Saint-Leu : une campagne sous pression — l’État doit intervenir d’urgence
À quelques jours du scrutin du 22 mars, la situation à Saint-Leu soulève de vives inquiétudes quant au respect des règles démocratiques les plus élémentaires. Le récent communiqué de Karim Juhoor, tête de liste de l’Union Saint-Leusienne, met en lumière des faits d’une gravité telle qu’ils ne peuvent rester sans réponse.
Selon plusieurs témoignages concordants, des pressions seraient exercées dans et aux abords de certains bureaux de vote, impliquant des individus identifiés comme proches d’une campagne concurrente. La présence de signes distinctifs, notamment des tenues aux couleurs d’un candidat, dans des espaces où la neutralité est une obligation légale, constitue une dérive préoccupante.
Ces pratiques, si elles sont confirmées, s’apparentent à des tentatives d’influence voire d’intimidation des électeurs. Elles portent atteinte à un principe fondamental : celui d’un vote libre, éclairé et dégagé de toute pression.
Mais la situation ne s’arrête pas là. Des incidents auraient déjà eu lieu, notamment à Piton, où une altercation aurait dégénéré jusqu’à nécessiter l’usage de gaz lacrymogènes à proximité, voire à l’intérieur, d’un bureau de vote. Un tel niveau de tension est incompatible avec le bon déroulement d’un scrutin.
Dans le même temps, des difficultés organisationnelles sont évoquées, en particulier dans la désignation des présidents de bureaux de vote. Cette fragilité logistique vient s’ajouter à un climat déjà lourd, renforçant le sentiment d’un scrutin sous tension.
Face à ces éléments, la question n’est plus de savoir s’il faut agir, mais comment agir rapidement et efficacement. La saisine du préfet de La Réunion apparaît comme une étape nécessaire, mais désormais insuffisante si elle n’est pas suivie d’effets concrets.

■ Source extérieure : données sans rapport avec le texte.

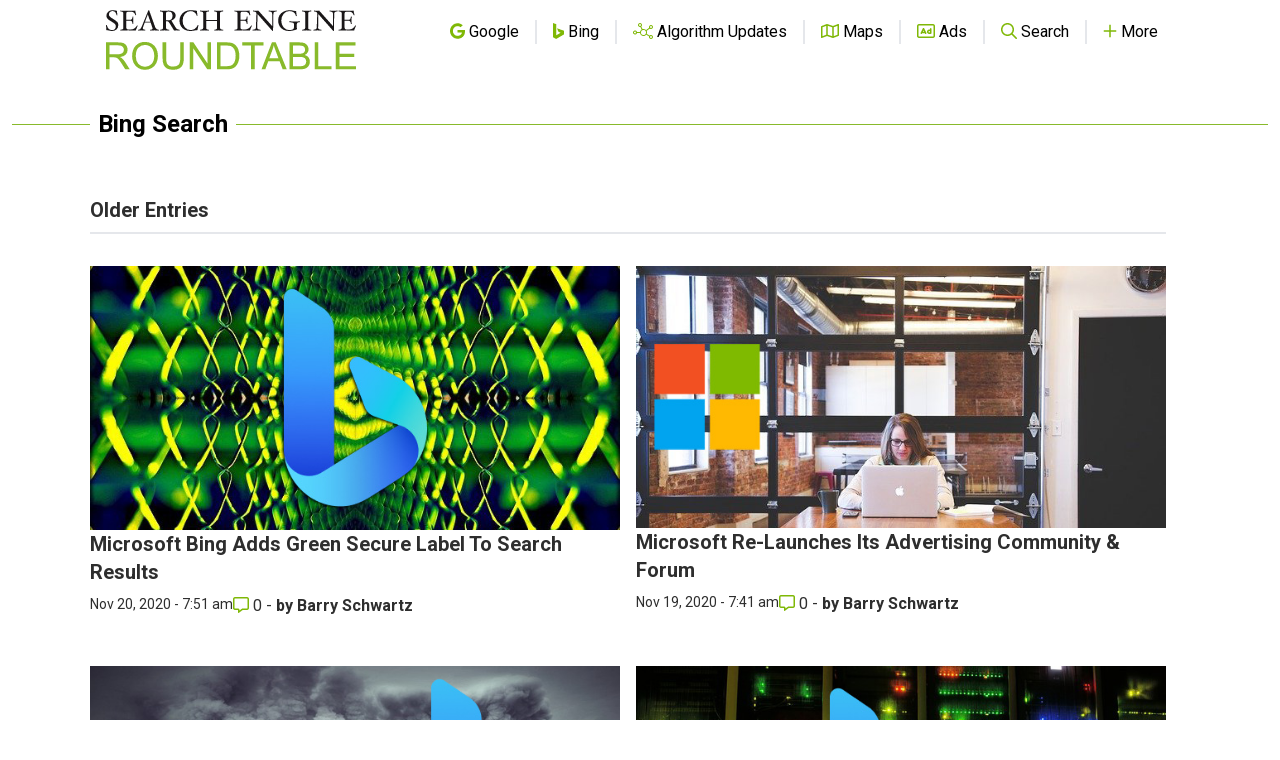

--- FILE ---
content_type: text/html; charset=utf-8
request_url: https://www.google.com/recaptcha/api2/aframe
body_size: 267
content:
<!DOCTYPE HTML><html><head><meta http-equiv="content-type" content="text/html; charset=UTF-8"></head><body><script nonce="RqhLHaM1JtlQJPqK5JJakg">/** Anti-fraud and anti-abuse applications only. See google.com/recaptcha */ try{var clients={'sodar':'https://pagead2.googlesyndication.com/pagead/sodar?'};window.addEventListener("message",function(a){try{if(a.source===window.parent){var b=JSON.parse(a.data);var c=clients[b['id']];if(c){var d=document.createElement('img');d.src=c+b['params']+'&rc='+(localStorage.getItem("rc::a")?sessionStorage.getItem("rc::b"):"");window.document.body.appendChild(d);sessionStorage.setItem("rc::e",parseInt(sessionStorage.getItem("rc::e")||0)+1);localStorage.setItem("rc::h",'1762053621868');}}}catch(b){}});window.parent.postMessage("_grecaptcha_ready", "*");}catch(b){}</script></body></html>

La sécurisation des bureaux de vote, la garantie de leur neutralité, ainsi que la nomination de présidents par l’État si nécessaire, doivent être envisagées sans délai.
Car au-delà des enjeux électoraux, c’est la crédibilité même de la démocratie locale qui est en jeu. Une élection ne peut se tenir dans un climat de suspicion, de pression ou de désorganisation.
À Saint-Leu, il est encore temps d’éviter que la campagne ne bascule définitivement dans un climat nauséabond. Mais cela suppose une réaction ferme, visible et immédiate de l’État.